◆ Given exercise A
Copy, word for word, the stretch of the listing from the line containing "From the photographer's" through the end of the listing.

I include this slightly unusual recipe for Chateaubriand (in that it is served with Artichokes Bearnaise and does not include the traditional Château Potatoes); in order to show this all important, presentation.

8 large artichokes
2, 2 lb. cuts from the large or Porterhouse end of beef fillet; not from thethe middle or filet mignon portion.  
         Suitable variety of cooked vegetables
  1. With a  sharp knife, cut stem from artichokes and cut off two-thirds of tops , leaving 1 inch bottoms.
  2. With scissors, trim thorny tips from leaves; brush cut edges with lemon juice, to prevent discolouration. Pull louse leaves from around bottom.
  3. Cook bottoms; cool slightly; with spoon scoop out and discard fuzzy "chokes". Return the artichokes to cooking liquid to keep them warm.
  4. Broil steaks to desired degree of doneness (no more than medium rare).
  5. Prepare Bearnaise sauce.
  6. To serve: With slotted spoon, remove artichoke bottoms from  cooking liquid; drain on paper towels; spoon some Bearnaise sauce into the centre of each. Slice meat thinly. Arrange meat in slices on plank, in centre of a large warm platter; and surround them with stuffed artichokes, inter spaced with the other bouquet of cooked vegetables
Eating Artichokes: Pull out a leaf and dip base in Béarnaise sauce; pull through teeth, scraping out the pulp. Discard leaves on plate.

More traditionally Chateaubriand is a six pound tenderloin (size can vary but it must serve two or more people), seasoned with coarse black pepper. Some cooks will also use salt. I do not agree with this practice, because salt draws the juices out of the meat and it can always be added after the steak is cooked. Most North American consumers will add salt in any case, usually without ever having tasted the steak. Very simply cooked Chateaubriand is still a hallmark of first class dining. It is usually presented on a plank, accompanied by four or five different, unmixed vegetables of contrasting colour , Château potatoes, and both Chateaubriand  and Béarnaise sauce.

◆ Task data
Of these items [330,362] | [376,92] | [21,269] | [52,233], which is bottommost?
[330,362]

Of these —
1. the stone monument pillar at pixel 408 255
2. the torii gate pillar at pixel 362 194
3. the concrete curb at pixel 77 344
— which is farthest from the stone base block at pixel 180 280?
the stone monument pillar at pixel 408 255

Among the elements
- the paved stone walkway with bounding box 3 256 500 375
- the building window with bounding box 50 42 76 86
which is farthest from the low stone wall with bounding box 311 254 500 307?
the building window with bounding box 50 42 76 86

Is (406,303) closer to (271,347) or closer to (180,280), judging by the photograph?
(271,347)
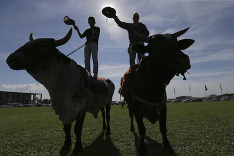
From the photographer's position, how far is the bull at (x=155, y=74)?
3.09m

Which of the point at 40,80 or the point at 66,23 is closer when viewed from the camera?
the point at 40,80

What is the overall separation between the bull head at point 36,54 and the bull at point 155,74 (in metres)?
1.90

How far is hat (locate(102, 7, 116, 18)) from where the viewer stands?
5014 millimetres

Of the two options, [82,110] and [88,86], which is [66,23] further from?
→ [82,110]

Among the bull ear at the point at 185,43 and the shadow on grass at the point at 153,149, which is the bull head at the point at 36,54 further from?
→ the shadow on grass at the point at 153,149

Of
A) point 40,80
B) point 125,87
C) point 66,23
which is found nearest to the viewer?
point 40,80

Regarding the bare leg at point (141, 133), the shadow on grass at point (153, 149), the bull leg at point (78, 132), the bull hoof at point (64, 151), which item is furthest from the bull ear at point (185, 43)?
the bull hoof at point (64, 151)

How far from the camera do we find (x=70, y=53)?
4586mm

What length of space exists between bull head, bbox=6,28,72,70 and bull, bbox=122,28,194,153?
190 cm

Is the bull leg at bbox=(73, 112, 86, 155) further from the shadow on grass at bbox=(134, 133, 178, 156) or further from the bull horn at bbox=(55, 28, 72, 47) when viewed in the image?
the bull horn at bbox=(55, 28, 72, 47)

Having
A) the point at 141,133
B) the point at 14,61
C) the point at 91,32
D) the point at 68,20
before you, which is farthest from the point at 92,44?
the point at 141,133

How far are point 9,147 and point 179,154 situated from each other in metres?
4.58

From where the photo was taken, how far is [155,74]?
11.4ft

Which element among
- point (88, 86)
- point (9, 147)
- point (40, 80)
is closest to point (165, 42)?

◆ Given exercise B
For each statement below, say yes or no as to whether it agrees with the Chateaubriand recipe, and quote the exact words of the recipe that decide it. (i) The steaks are to be broiled no more than medium rare. (ii) The writer recommends salting the meat before cooking. (iii) The cut edges of the artichokes are brushed with lemon juice to keep them from discoloring.

◆ Finished answer A
From the photographer's position, how far is the bull at (x=155, y=74)?
3.09m

Which of the point at 40,80 or the point at 66,23 is closer when viewed from the camera?
the point at 40,80

What is the overall separation between the bull head at point 36,54 and the bull at point 155,74 (in metres)?
1.90

How far is hat (locate(102, 7, 116, 18)) from where the viewer stands?
5014 millimetres

Of the two options, [82,110] and [88,86], which is [66,23] further from?
→ [82,110]

Among the bull ear at the point at 185,43 and the shadow on grass at the point at 153,149, which is the bull head at the point at 36,54 further from?
→ the shadow on grass at the point at 153,149

Of
A) point 40,80
B) point 125,87
C) point 66,23
which is found nearest to the viewer?
point 40,80

Regarding the bare leg at point (141, 133), the shadow on grass at point (153, 149), the bull leg at point (78, 132), the bull hoof at point (64, 151), which item is furthest from the bull ear at point (185, 43)?
the bull hoof at point (64, 151)

How far from the camera do we find (x=70, y=53)?
4586mm

What length of space exists between bull head, bbox=6,28,72,70 and bull, bbox=122,28,194,153?
190 cm

Is the bull leg at bbox=(73, 112, 86, 155) further from the shadow on grass at bbox=(134, 133, 178, 156) or further from the bull horn at bbox=(55, 28, 72, 47) when viewed in the image?
the bull horn at bbox=(55, 28, 72, 47)

Having
A) the point at 141,133
B) the point at 14,61
C) the point at 91,32
D) the point at 68,20
before you, which is farthest from the point at 92,44?
the point at 141,133

How far are point 9,147 and point 179,154 situated from each other in metres?
4.58

From where the photo was taken, how far is [155,74]?
11.4ft

Which element among
- point (88, 86)
- point (9, 147)
- point (40, 80)
is closest to point (165, 42)?

◆ Finished answer B
(i) Yes: "Broil steaks to desired degree of doneness (no more than medium rare)."
(ii) No: "I do not agree with this practice, because salt draws the juices out of the meat and it can always be added after the steak is cooked."
(iii) Yes: "brush cut edges with lemon juice, to prevent discolouration."